In the data obfuscation method provided by this embodiment, by acquiring a data obfuscation request sent by a client and at least one piece of to-be-processed data, at least a part of the at least one piece of to-be-processed data is encrypted; then, according to the data obfuscation request, obfuscating at least one piece of data to be processed, and sending the obtained at least one piece of target data and the obtained data operation information to a client, so that the data can be encrypted under the condition that plaintext information of the data is not obtained, the condition that data is leaked or stolen in the process of encrypting the data is effectively avoided, and the safety and reliability of data use are guaranteed; in addition, when the data after being encrypted is deployed on other clients, the data can be effectively protected, the difficulty of stealing the data is increased, the safety and reliability of data use are ensured, the practicability of the method is further improved, and the method is favorable for popularization and application in the market.

Fig. 3 is a flowchart illustrating obfuscating at least one to-be-processed data according to a data obfuscating request to obtain at least one target data and data operation information corresponding to the at least one to-be-processed data according to an embodiment of the present invention; based on the foregoing embodiment, with reference to fig. 3, a specific implementation manner of performing obfuscation processing on at least one to-be-processed data according to a data obfuscation request is not limited in this embodiment, and a person skilled in the art may set the implementation manner according to specific application requirements and design requirements, and preferably, performing obfuscation processing on at least one to-be-processed data according to a data obfuscation request in this embodiment to obtain at least one target data and data operation information corresponding to at least one to-be-processed data may include:

s201: in each data to be processed, at least one operation node corresponding to the data obfuscation request is determined.

After the to-be-processed data is acquired, the to-be-processed data can be analyzed, so that at least one operation node corresponding to the data obfuscation request can be determined, that is, the operation node is an operation node which needs to be encrypted.
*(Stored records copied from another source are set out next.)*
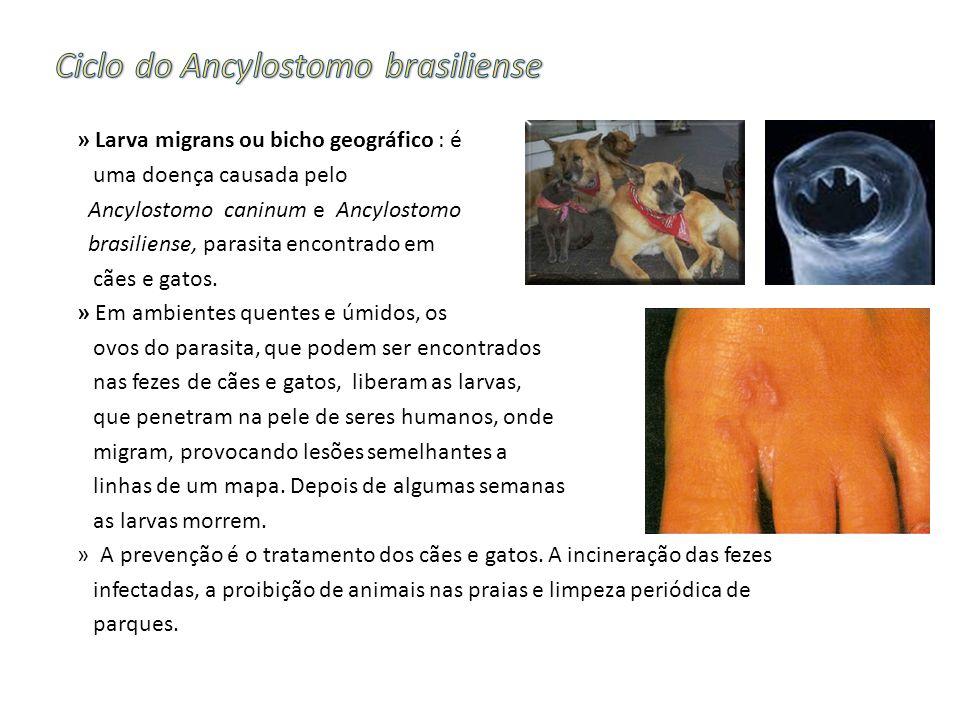 » Larva migrans ou bicho geográfico : é uma doença causada pelo Ancylostomo caninum e Ancylostomo brasiliense, parasita encontrado em cães e gatos.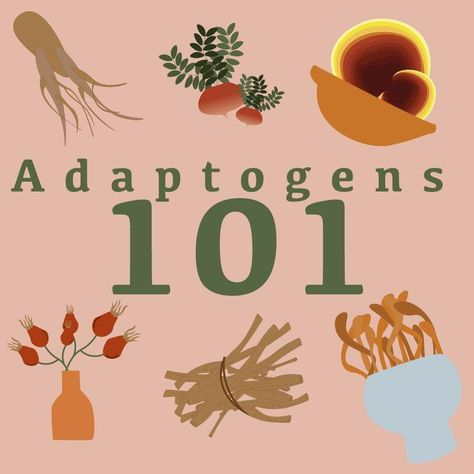 Adaptogens 101 - Herbs to Manage Stress, Fatigue, and Hormonal Balance - Peak and Valley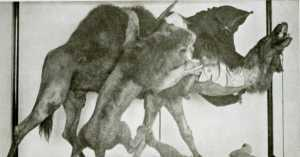 """Lion Attacking Dromedary"" diorama on display at The Carnegie Museum of Natural History in Pittsburgh, as seen in the 1910s"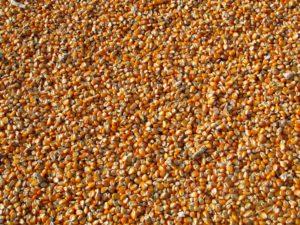 mais , indischer mais , gemüse , samen , lebensmittel , gelb , ernte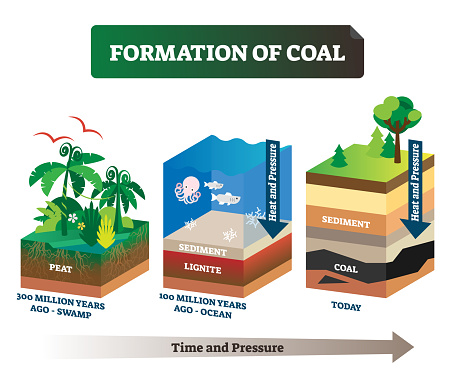 Formation of coal vector illustration. Labeled educational rock birth scheme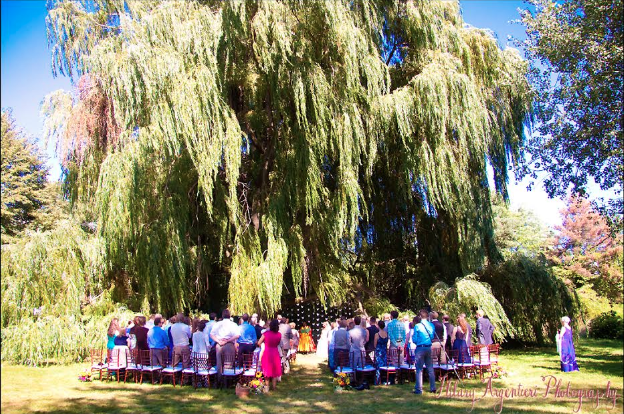 Wedding Under Willows Mccarthy Tents Amp Events Party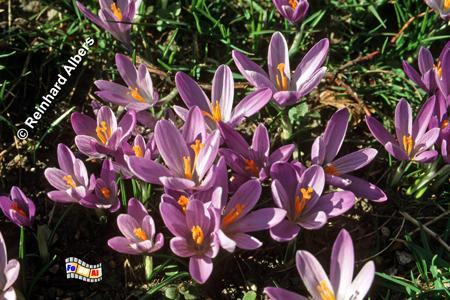 Husum Krokussblüte im Schlosspark, Husum, Krokusse, Blüte, Schlosspark, Albers, Foto, foreal,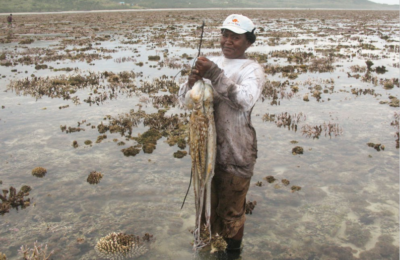 Women gleaners in Mauritius: How COVID-19 and an oil spill amplified gender inequalities in fisheries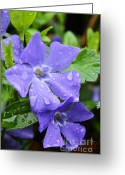 Trailing Greeting Cards - Raindrops on Trailing Myrtle Greeting Card by Thomas R Fletcher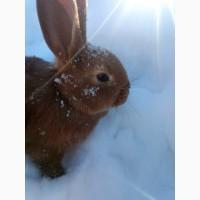 Продам крольчат нзк Новозеландский красный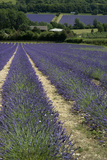 Lavender Fields in the Kent Countryside, England
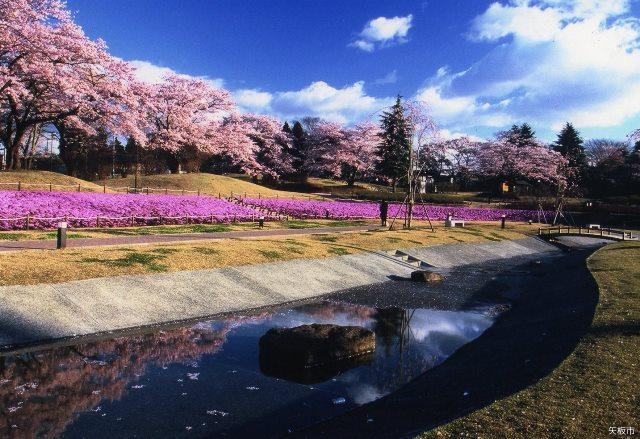 Nagamine Park★S0101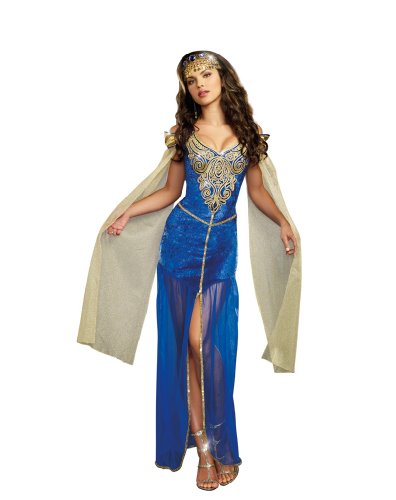 Dreamgirl Women's Sexy Royal Maiden Costume, Medieval Beauty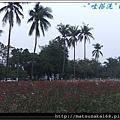 nEO_IMG_DSCF4422.jpg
It can be understood that the data to be processed includes a plurality of operation nodes, for the operation nodes, the operation nodes may be divided into operation nodes that need to be encrypted and operation nodes that do not need to be encrypted according to design requirements and application requirements, and at this time, in order to improve quality and efficiency of data processing, at least one operation node that performs encryption processing corresponding to the data to be processed may be determined, so as to perform encryption operation on the determined operation node, thereby implementing obfuscation processing on the data to be processed. Specifically, when at least one operation node is determined, all operation nodes included in the data to be processed may be obtained first; traversing all the operation nodes according to preset configuration parameters, and determining at least one operation node corresponding to the data to be processed, wherein the preset configuration parameters correspond to the operation nodes to be protected in the data to be processed; the method has the advantages that all the operation nodes included in the data to be processed are obtained, all the operation nodes are traversed according to the preset configuration parameters, and at least one operation node corresponding to the data to be processed is determined, so that the method is simple and reliable in implementation mode, high in data processing efficiency, accurate and reliable in determining the operation nodes, and the safety and reliability of the method are effectively improved.

It is noted that there is another way to implement when determining at least one operational node corresponding to data to be processed, namely: acquiring an execution operation input by a user for data to be processed; and determining at least one operation node corresponding to the data to be processed according to the execution operation. Specifically, for a plurality of operation nodes included in the data to be processed, if a user wants to perform an encryption protection operation on a certain operation node, the user may input an execution operation on the operation node, where the execution operation may be a click operation, a sliding operation, or the like; after the execution operation input by the user for the operation node is obtained, the operation node can be determined as at least one operation node corresponding to the data to be processed according to the execution operation, so that the operation node needing encryption protection is determined through the interaction operation of the user, the determined operation node can meet the requirement of the user, and the accuracy and reliability of determining the at least one operation node corresponding to the data confusion request are further ensured.

S202: and performing obfuscation processing on at least one operation node according to the data obfuscation request to obtain target data and data operation information corresponding to the data to be processed, wherein the data operation information comprises operation codes of the data to be processed.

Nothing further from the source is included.